Cilegon, Bantentv.com – Pemerintah Kota Cilegon melarang masyarakat menyalakan petasan dan mengadakan pesta kembang api saat perayaan malam Tahun Baru 2026.
Kebijakan ini merupakan tindak lanjut dari Surat Edaran Gubernur Banten. Kebijakan ini sekaligus upaya menjaga keamanan, kedamaian, dan empati terhadap korban bencana alam.

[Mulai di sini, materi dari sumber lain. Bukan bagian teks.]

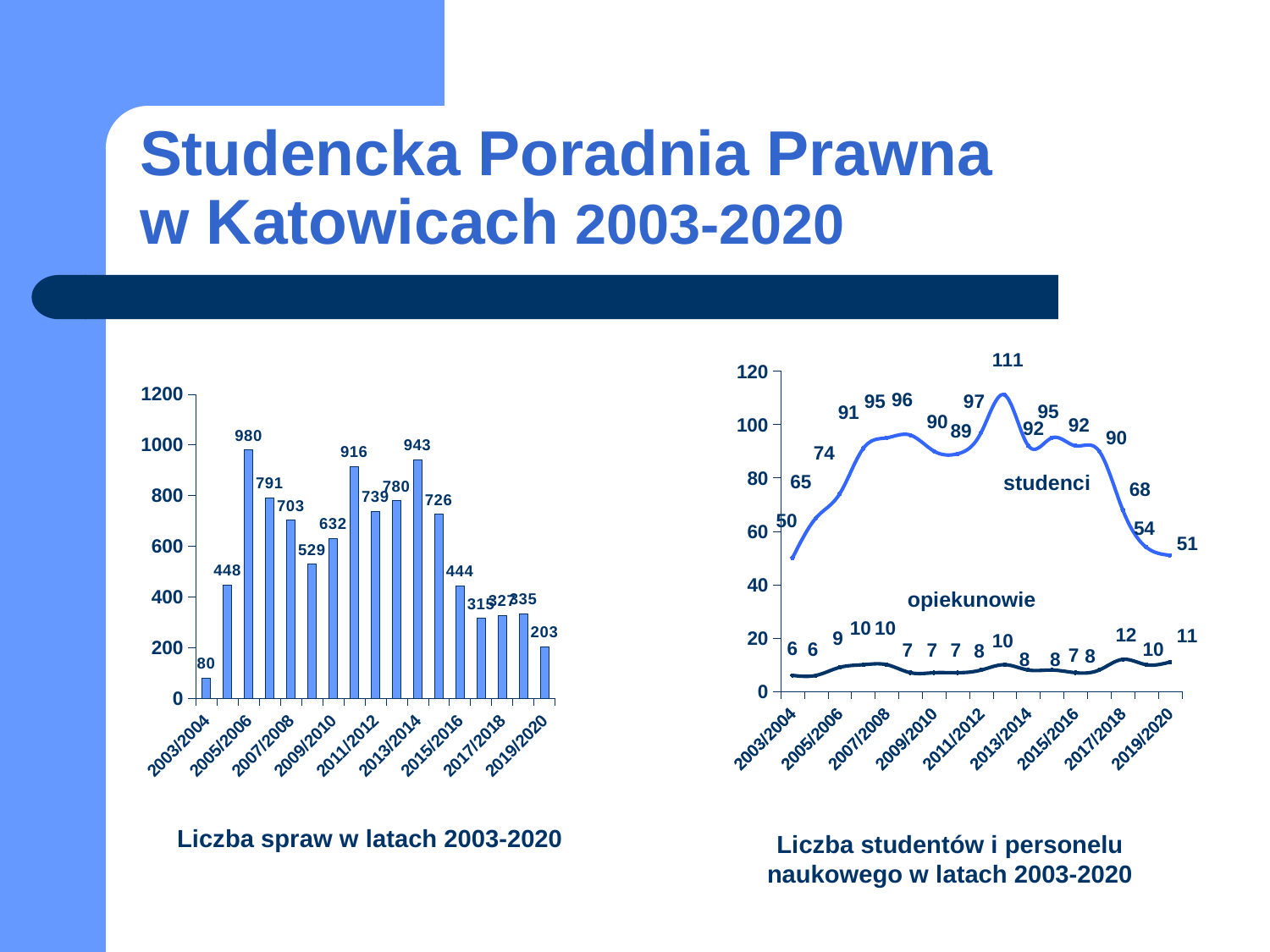
In the left chart 'Liczba spraw w latach 2003-2020', what is the value for 2005/2006? 980 In the right chart 'Liczba studentów i personelu naukowego w latach 2003-2020', what is the highest value of the 'studenci' series? 111 In the left chart 'Liczba spraw w latach 2003-2020', what is the value for 2003/2004? 80 In the right chart 'Liczba studentów i personelu naukowego w latach 2003-2020', what is the value of 'opiekunowie' for 2019/2020? 11 In the right chart 'Liczba studentów i personelu naukowego w latach 2003-2020', what is the value of 'studenci' for 2003/2004? 50 In the left chart 'Liczba spraw w latach 2003-2020', which year has the highest number of cases? 2005/2006 How many series does the right chart 'Liczba studentów i personelu naukowego w latach 2003-2020' show? 2 In the left chart 'Liczba spraw w latach 2003-2020', which year has the lowest number of cases? 2003/2004 In the left chart 'Liczba spraw w latach 2003-2020', what is the difference between the values for 2013/2014 and 2015/2016? 499 In the right chart 'Liczba studentów i personelu naukowego w latach 2003-2020', which series has higher values, 'studenci' or 'opiekunowie'? studenci In the left chart 'Liczba spraw w latach 2003-2020', is the value for 2019/2020 greater or less than 400? less What type of chart is the left chart, 'Liczba spraw w latach 2003-2020'? bar chart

Wali Kota Cilegon Robinsar mengimbau warga merayakan pergantian tahun secara sederhana dan bermakna. Warga diharapkan mengganti euforia kembang api menjadi doa bersama dan kegiatan positif.
“Perayaan tahun baru sebaiknya dilakukan secara sederhana, dengan doa bersama. Ini juga sebagai bentuk empati kita terhadap saudara-saudara yang terdampak bencana, khususnya di Pulau Sumatera,” ujar Robinsar.
Baca Juga: Wali Kota Serang Imbau Tahun Baru Tanpa Petasan, Warga Diminta Rayakan di Dalam Kota
Larangan tersebut tertuang dalam Surat Edaran Wali Kota Cilegon Nomor 2874 Tahun 2025 tentang pelaksanaan perayaan Tahun Baru 2026.
Selain petasan dan kembang api, masyarakat juga dilarang melakukan arak-arakan atau konvoi kendaraan, serta mengonsumsi minuman keras dan narkoba selama hari raya.
Robinsar menegaskan, ini diberlakukan demi keselamatan bersama. “Kami melarang secara tegas peredaran petasan dan kembang api. Ini untuk mencegah potensi gangguan keamanan dan keselamatan,” tegasnya.
Pemkot Cilegon berharap masyarakat dapat mendukung kebijakan ini dengan merayakan malam tahun baru secara tertib, aman, dan penuh kepedulian sosial.